Flow chart for the curation of the nORFs data set. (A) Steps illustrating the workflow to curate nORFs entries. From OpenProt, all predicted human altProts were filtered to entries with MS or ribosome profiling evidence (26,480). From sORFs.org, all human sORFs with an ORFscore of good or extreme were filtered to unique entries (502,056) and then summarized to the longest ORF at sites with multiple ORFs.
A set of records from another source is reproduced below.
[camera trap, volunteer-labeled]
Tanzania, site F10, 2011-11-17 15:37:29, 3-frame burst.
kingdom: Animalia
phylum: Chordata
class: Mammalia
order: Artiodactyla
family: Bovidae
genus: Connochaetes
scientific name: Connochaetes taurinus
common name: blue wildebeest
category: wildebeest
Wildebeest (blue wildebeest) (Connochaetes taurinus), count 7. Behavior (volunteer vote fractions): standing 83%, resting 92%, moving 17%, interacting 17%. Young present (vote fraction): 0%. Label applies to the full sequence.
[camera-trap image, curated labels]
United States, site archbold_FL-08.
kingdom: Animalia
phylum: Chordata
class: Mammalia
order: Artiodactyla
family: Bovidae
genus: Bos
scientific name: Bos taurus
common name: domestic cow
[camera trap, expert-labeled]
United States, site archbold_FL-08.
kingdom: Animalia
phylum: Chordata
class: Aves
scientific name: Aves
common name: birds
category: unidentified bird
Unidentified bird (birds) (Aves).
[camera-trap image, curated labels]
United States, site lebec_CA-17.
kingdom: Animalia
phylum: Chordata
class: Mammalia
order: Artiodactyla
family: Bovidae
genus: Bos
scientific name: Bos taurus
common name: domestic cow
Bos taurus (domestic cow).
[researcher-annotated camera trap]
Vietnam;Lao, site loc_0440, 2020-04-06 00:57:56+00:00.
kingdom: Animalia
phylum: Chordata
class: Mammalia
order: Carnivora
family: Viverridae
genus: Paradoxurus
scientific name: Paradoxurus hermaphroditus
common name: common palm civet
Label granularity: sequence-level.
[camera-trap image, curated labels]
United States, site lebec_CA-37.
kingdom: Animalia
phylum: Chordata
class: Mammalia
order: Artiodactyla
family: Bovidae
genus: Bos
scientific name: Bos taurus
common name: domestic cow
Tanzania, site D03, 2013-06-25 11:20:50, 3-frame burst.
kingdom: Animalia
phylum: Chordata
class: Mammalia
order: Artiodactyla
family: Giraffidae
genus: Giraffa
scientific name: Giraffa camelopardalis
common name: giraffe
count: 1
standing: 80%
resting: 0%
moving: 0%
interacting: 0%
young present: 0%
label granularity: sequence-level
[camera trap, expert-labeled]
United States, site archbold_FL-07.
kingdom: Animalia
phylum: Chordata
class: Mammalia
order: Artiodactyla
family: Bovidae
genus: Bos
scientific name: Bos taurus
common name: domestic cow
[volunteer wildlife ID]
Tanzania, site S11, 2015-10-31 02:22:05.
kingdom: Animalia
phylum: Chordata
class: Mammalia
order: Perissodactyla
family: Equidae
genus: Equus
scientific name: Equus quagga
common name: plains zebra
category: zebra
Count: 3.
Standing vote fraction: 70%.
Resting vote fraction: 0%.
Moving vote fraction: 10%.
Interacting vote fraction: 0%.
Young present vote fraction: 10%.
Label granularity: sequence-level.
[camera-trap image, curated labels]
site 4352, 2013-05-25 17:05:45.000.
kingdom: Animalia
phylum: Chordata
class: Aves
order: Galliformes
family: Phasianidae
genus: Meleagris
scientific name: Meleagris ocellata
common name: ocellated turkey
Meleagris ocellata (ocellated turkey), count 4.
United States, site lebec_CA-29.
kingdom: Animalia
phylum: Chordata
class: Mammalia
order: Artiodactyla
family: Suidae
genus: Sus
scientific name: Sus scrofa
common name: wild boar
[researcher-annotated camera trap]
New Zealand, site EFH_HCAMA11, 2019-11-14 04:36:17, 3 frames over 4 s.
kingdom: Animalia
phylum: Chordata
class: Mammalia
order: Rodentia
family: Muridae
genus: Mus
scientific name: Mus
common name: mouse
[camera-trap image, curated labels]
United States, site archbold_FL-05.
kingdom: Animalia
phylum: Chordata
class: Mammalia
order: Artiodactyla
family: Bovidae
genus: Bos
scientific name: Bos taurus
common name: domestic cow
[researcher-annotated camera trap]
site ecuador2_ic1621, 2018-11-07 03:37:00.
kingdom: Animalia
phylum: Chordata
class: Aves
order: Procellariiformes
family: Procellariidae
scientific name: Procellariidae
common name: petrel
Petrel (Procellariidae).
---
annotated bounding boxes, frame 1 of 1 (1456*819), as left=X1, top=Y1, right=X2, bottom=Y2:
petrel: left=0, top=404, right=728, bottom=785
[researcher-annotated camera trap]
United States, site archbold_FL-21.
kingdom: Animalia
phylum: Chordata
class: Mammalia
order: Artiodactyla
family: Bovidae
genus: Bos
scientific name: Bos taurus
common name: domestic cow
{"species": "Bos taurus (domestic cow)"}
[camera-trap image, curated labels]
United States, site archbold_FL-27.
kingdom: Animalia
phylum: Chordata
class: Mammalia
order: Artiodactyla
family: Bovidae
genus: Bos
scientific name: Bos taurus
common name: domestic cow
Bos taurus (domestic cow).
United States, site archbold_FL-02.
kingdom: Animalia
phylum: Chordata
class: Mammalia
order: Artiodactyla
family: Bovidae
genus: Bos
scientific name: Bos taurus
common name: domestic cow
Entries were then merged, the longest ORF was selected at multiple ORF sites, and in-frame entries were removed, leaving a total of 194,407 nORFs in the final data set. (B) An example of selecting the longest ORF for five small ORFs (smORFs) in an alternative frame of the final coding exon of the MRPS21 gene. In cases in which the ORFs share the same end site and differ only by their start site, we retain the longest ORF, indicated by the orange arrow, and remove the shorter ORFs, indicated by the red cross. (C) An example of removing in-frame entries in which two smORFs overlap the CDS of the RIC8A gene. The ORF in the same frame as the RIC8A CDS is removed from the data set as indicated by the red cross, whereas the second ORF in a different frame is retained in the data set, indicated by the orange arrow.